Whenever a market hasn't corrected an advance for quite a while, either on a daily or weekly basis, and VIX/VXO are low, smart people get nervous. The market is then susceptible to a sharp decline due to technical deterioration, fundamental deteroration, or news, and that's what happened last week on China, Greespan, and US"subprime" mortgage news.
I wish I had paid greater attention to "sentiment divergence" which I have written about before. Both the 2CS of bearish sentinment and the one day sentiment oscillator became somewhat bearish between February 5 and February 23. It's always a tough call whether the divergence implies a near term decline is looming or it just represents persistently wrong-headed bearishness. But I have put up a new phrase on my monitor's frame along side Gilda Radner's "It's always something." The new one reads: "Sentiment divergence happens!"

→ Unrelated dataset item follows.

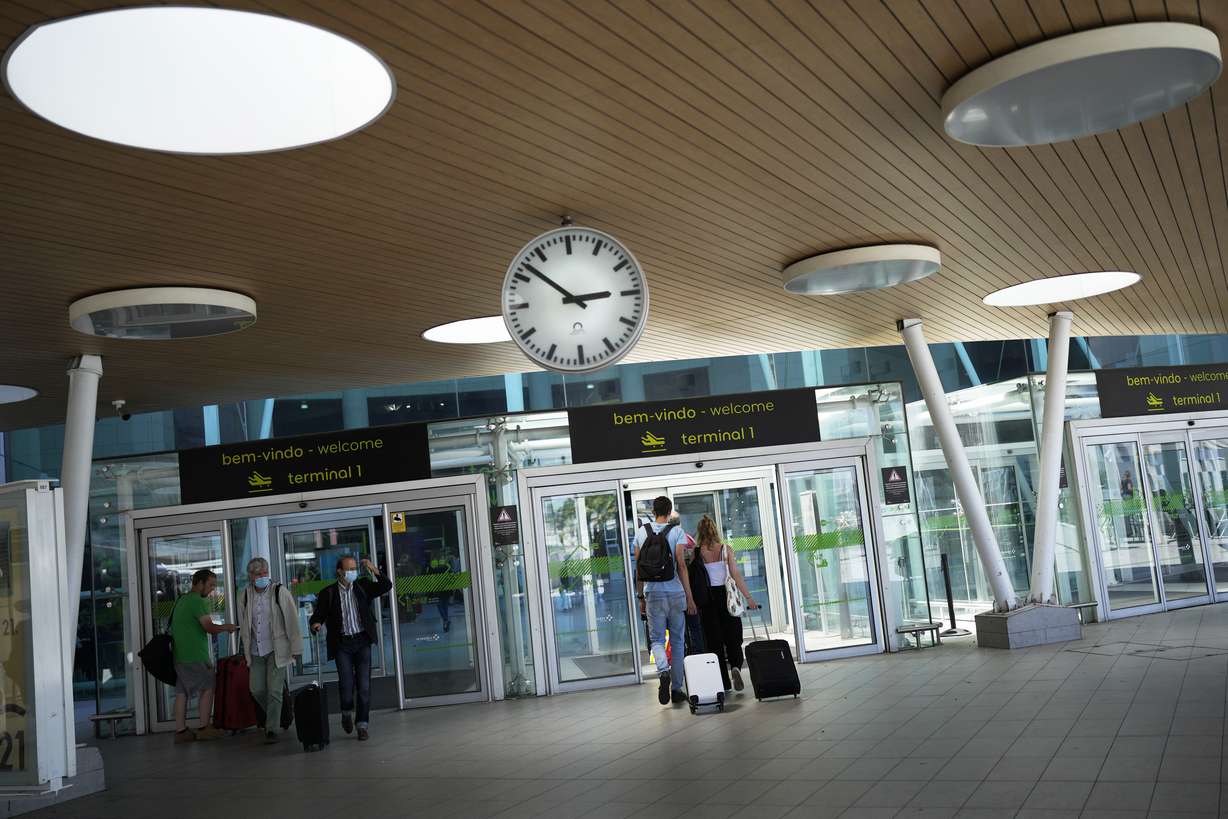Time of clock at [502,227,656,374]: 2:52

Most US domestic stock mutual funds were down 4-5% and US mutuals holding non US stocks were down 5-7%. My total low volatility portfolio was down just 0.93%, so the program is working. I hasten to add that the low volatility approach of necessity also reduces gains in rising markets.
The week ended with the 2CS over 108 and with the one day sentiment oscillator having put in two days with readings under 4! These indications mean we should have a decent rally this week. After such a startling decline it is almost routine to retest the lows since the bears have more money and confidence and wish to press their luck further. Also some bulls who missed the exit signs will look to get out.
Technical indicators I follow remain bullish, so I feel we will see new market highs in six weeks or maybe far less time. Increased market volatility works both ways. I remember when people were predicting an imminent crash in 1996 to end the bull market as volatility rose above VIX 15. Primary tops of long bull markets do not end with VIX under 10, but minor or secondary tops may.